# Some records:
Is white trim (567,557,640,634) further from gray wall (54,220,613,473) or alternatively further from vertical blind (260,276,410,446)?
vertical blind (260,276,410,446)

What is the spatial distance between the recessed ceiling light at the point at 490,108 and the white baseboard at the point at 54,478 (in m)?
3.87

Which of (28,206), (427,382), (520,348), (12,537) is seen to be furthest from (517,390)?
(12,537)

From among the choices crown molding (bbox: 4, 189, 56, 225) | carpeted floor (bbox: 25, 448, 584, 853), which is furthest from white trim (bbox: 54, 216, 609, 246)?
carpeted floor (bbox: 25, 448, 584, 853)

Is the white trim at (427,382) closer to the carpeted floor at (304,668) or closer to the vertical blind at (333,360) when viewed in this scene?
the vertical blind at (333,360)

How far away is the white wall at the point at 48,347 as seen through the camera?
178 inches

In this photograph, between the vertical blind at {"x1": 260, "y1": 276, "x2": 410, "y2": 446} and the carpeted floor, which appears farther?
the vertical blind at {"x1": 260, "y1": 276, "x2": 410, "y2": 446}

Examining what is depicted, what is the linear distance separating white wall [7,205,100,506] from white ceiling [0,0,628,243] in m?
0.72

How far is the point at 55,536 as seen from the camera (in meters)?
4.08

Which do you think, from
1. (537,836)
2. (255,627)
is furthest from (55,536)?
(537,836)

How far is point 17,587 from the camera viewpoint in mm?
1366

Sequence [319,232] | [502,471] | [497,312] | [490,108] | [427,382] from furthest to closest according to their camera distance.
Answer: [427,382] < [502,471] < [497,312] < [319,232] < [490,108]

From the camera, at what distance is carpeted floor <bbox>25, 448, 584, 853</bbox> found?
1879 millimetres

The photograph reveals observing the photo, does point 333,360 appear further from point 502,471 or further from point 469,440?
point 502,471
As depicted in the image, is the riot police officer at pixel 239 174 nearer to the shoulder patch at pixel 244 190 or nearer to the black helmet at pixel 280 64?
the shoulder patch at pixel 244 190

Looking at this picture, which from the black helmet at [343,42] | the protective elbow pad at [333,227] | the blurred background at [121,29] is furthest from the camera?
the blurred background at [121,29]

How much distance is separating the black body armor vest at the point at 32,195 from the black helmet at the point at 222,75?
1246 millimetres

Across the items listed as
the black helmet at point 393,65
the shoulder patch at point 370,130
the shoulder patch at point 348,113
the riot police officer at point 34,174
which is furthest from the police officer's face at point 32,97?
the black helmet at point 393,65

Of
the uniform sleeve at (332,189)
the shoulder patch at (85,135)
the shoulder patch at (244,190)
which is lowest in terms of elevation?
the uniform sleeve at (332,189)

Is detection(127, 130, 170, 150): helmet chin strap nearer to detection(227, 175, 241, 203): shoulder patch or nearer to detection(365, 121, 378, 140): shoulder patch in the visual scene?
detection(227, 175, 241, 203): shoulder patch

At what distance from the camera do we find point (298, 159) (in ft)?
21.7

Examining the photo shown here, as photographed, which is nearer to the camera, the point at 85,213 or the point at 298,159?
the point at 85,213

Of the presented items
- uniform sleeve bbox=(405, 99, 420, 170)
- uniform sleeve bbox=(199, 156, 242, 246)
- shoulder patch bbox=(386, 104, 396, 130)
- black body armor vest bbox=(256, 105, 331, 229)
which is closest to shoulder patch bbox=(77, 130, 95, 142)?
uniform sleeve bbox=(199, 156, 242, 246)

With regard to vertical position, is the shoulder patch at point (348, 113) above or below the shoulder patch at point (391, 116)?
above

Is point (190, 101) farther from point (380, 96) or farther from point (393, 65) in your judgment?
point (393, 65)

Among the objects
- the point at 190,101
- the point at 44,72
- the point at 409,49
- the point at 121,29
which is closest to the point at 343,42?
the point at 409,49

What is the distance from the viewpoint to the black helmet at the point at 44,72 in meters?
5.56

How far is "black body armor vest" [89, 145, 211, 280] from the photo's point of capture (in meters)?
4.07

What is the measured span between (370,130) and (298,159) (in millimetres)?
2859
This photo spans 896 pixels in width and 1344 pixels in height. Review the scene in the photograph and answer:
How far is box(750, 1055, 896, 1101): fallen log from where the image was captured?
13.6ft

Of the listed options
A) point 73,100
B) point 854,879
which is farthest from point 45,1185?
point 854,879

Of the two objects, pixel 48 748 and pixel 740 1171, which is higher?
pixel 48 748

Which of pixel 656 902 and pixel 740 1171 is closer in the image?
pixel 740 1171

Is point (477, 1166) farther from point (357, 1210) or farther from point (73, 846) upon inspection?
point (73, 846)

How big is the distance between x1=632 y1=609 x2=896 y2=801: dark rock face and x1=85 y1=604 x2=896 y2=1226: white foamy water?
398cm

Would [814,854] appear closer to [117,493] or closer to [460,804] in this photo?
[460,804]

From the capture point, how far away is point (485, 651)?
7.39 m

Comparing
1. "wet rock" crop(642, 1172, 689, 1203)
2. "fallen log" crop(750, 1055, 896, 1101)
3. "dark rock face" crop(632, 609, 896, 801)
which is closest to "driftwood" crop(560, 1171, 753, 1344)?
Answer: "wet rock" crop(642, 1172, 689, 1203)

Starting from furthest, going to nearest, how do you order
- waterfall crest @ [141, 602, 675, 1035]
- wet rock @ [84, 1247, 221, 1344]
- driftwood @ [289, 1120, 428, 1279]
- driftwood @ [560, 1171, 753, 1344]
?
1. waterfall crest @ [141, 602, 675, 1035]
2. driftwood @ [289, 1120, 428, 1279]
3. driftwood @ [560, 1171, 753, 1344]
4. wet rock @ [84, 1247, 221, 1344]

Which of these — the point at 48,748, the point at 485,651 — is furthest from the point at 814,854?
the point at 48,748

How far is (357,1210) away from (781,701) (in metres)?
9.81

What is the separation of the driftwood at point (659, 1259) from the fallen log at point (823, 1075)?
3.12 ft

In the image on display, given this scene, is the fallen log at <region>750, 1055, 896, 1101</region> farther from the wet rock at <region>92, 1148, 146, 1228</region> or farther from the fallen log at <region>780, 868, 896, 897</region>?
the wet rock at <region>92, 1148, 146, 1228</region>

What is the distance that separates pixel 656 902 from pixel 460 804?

==

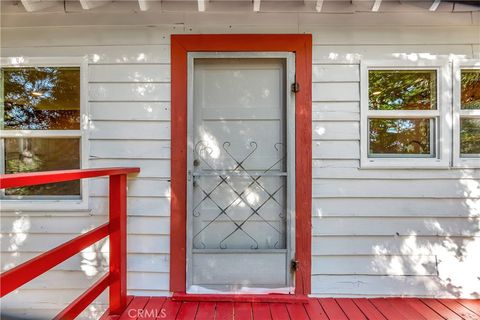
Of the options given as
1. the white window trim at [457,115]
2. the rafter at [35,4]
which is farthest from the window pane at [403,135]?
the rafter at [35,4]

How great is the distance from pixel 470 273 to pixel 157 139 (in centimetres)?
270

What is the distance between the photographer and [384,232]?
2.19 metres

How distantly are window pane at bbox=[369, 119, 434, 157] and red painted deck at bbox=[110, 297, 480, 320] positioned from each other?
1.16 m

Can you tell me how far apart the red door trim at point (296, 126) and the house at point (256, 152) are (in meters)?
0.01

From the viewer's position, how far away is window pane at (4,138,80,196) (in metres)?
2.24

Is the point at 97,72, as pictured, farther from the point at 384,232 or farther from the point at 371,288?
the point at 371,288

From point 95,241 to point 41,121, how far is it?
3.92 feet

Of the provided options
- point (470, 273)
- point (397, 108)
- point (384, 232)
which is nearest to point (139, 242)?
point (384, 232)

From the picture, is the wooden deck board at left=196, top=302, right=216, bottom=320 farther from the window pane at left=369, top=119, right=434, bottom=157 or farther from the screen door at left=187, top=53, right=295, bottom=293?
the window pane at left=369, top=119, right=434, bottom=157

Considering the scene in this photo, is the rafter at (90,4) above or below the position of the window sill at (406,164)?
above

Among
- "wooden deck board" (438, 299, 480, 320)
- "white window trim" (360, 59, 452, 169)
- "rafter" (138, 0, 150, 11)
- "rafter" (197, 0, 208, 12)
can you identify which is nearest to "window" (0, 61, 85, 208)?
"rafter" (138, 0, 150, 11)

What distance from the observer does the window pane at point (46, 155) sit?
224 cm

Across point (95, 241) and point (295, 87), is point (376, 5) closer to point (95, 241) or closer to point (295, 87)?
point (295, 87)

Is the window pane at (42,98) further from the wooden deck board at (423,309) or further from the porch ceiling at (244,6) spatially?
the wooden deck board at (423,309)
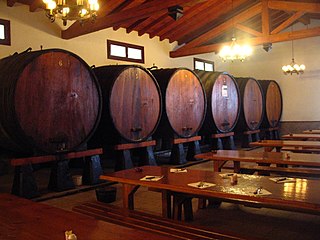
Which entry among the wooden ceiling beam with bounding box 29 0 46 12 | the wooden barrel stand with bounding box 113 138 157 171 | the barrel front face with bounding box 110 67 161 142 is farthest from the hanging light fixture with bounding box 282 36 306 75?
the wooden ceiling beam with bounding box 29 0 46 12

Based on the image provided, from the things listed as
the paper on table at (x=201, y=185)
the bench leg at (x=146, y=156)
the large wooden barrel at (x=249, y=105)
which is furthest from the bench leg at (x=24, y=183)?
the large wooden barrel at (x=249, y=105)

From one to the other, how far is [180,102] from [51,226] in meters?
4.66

# The problem:
Reproduce the items verbatim, beginning at the line containing "Examining what is" and ending after the line containing "1246 millimetres".

# Exercise result:
Examining what is depicted, what is the linear distance separating white wall [7,205,100,506] from white ceiling [0,0,628,243] in m?
0.72

How far is the point at 55,536 as seen from the camera (in meters)?
4.08

Which do you think, from
1. (537,836)
2. (255,627)
is furthest from (55,536)?
(537,836)

How far is point 17,587 from the camera viewpoint in mm?
1366

Sequence [319,232] | [502,471] | [497,312] | [490,108] | [427,382] from furthest to closest according to their camera distance.
Answer: [427,382] < [502,471] < [497,312] < [319,232] < [490,108]

From the camera, at what distance is carpeted floor <bbox>25, 448, 584, 853</bbox> found?
1879 millimetres

The photograph reveals observing the photo, does point 333,360 appear further from point 502,471 or further from point 469,440?
point 502,471
As depicted in the image, is the riot police officer at pixel 239 174 nearer to the shoulder patch at pixel 244 190 or nearer to the black helmet at pixel 280 64?
the shoulder patch at pixel 244 190

Looking at this picture, which from the black helmet at [343,42] | the protective elbow pad at [333,227] | the blurred background at [121,29] is furthest from the camera?
the blurred background at [121,29]

How much distance is separating the black body armor vest at the point at 32,195 from the black helmet at the point at 222,75?
1246 millimetres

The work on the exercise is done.